[Spatial question records]
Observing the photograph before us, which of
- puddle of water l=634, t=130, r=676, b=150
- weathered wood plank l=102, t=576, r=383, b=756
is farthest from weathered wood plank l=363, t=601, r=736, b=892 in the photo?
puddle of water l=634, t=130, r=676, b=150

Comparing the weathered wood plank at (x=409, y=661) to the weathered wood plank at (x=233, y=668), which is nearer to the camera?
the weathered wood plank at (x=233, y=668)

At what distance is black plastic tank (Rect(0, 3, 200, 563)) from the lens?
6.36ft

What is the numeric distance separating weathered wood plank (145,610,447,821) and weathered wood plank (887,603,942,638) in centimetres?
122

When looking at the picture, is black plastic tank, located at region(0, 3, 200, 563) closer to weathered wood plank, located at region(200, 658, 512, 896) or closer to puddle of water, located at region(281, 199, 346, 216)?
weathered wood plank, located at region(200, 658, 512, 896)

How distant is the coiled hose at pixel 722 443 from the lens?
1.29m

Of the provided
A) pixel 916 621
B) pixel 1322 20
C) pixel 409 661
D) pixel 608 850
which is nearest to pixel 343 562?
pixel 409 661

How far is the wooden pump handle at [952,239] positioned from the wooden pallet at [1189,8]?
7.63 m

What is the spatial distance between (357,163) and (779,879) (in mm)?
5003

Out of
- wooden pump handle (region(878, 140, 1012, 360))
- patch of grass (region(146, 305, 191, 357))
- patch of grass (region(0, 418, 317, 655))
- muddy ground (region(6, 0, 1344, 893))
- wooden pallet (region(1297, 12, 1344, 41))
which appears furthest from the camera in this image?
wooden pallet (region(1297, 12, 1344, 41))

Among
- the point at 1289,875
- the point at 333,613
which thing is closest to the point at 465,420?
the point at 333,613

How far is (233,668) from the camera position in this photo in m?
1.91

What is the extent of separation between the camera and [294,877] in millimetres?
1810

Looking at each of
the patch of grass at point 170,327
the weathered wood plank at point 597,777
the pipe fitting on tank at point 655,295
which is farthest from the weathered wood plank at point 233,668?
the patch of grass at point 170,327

▶ [Task]
Copy out, word for word, the records above, starting at the line that contains "What is the spatial" and ending with the last line of the records.

▶ [Answer]
What is the spatial distance between (357,163) and (779,879) (in mm)?
5003

Out of
- wooden pump handle (region(878, 140, 1012, 360))
- patch of grass (region(146, 305, 191, 357))
- patch of grass (region(0, 418, 317, 655))
- muddy ground (region(6, 0, 1344, 893))
- wooden pallet (region(1297, 12, 1344, 41))
which appears furthest from the camera in this image?
wooden pallet (region(1297, 12, 1344, 41))

Among
- the point at 1289,875
- the point at 333,613
which thing is closest to the point at 465,420?
the point at 333,613

How far is (233,668) from the camera position in this photo in m?
1.91

What is the extent of separation between the camera and [294,877] in millimetres?
1810

Looking at each of
the patch of grass at point 170,327
the weathered wood plank at point 597,777
the pipe fitting on tank at point 655,295
which is farthest from the weathered wood plank at point 233,668?
the patch of grass at point 170,327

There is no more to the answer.